Nous devons à l'indiscrétion du diable lui-même, ou tout au moins à celle de son éditeur, de pouvoir donner à l'avance au public parisien quelques détails sur une publication nouvelle qui, ainsi que son titre l'indique, l'intéresse au plus haut point.
Grâce à cette communication officieuse, nos lecteurs ne seront donc pas pris en traître. Qu'ils se tiennent pour avertis. Le Diable est a Paris! ou s'il n'y est pas, c'est de bien peu qu'il s'en faut, car jeudi, nous assure-t-on, il y sera.
Le diable à Paris? Qu'y vient-il faire? Dieu tout-puissant, Dieu juste et miséricordieux! Hélas! hélas!
Telles furent les exclamations que m'arracha l'annonce de cette grande nouvelle, le diable à Paris!
Mais grâce au ciel, ou plutôt grâce à l'enfer, je fus bientôt rassuré, car je trouvai sur ma table le programme de ce futur voyage du Diable à Paris, et la lecture de ce très-curieux document dissipa mes craintes, comme elle dissipera les vôtres, à coup sûr, dès qu'il sera devenu public, si, malgré ce que j'ai l'honneur de vous dire, il vous arrivait d'en conserver. Il paraîtrait, en effet, que le diable, à tout prendre, n'est pas si noir qu'on veut bien le dire, et qu'il est avec lui aussi des accommodements. D'ailleurs, si j'en crois mon ami Stahl, dont je n'ai aucune raison de suspecter la véracité, Satan ne viendra pas en personne à Paris. Il s'y fera représenter, comme un puissant, monarque qu'il est, par un ambassadeur! Cet ambassadeur, ce n'est ni un duc ni un prince, c'est mieux peut-être, car c'est un diablotin fort agréable, le favori, l'aide de camp de Satan, et son nom est Flammèche, nom fort joli et bien trouvé pour un nom de diable.
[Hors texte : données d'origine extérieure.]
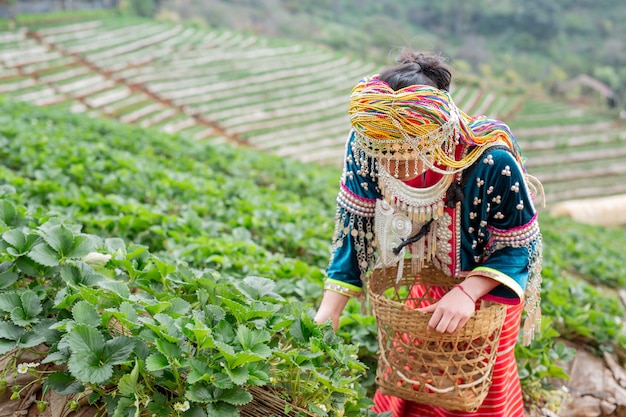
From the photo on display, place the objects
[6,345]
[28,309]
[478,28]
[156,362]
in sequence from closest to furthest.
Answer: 1. [156,362]
2. [6,345]
3. [28,309]
4. [478,28]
Comment Flammèche fit-il le voyage? Nul ne le sait. Mademoiselle Lenormand elle-même, si elle vivait encore, ne pourrait pas vous l'apprendre. Ce qui est certain, c'est qu'un jour on l'aperçut fumant mélancoliquement une cigarette sur le boulevard de Gand. Pourquoi fumait-il une cigarette? me demanderez-vous; parce qu'il aimait le tabac. Pourquoi se montrait-il si mélancolique? parce que, comme votre très-humble serviteur, il était devenu amoureux, amoureux fou, tellement amoureux, qu'après avoir en vain remué ses notes et ses souvenirs, il ne put rien tirer de son encrier,--qu'un billet doux.
Or, comme Flammèche était un diable honnête, il ne voulut pas manquer à sa parole. Il s'occupa exclusivement de celle qu'il adorait, et il pria des gens de lettres et des dessinateurs, dont il avait fait la connaissance, de rédiger pour lui les notes promises à Satan. Tous, écrivains et artistes, s'empressèrent de mettre généreusement à sa disposition, ceux-ci leur plume, ceux-là leur crayon.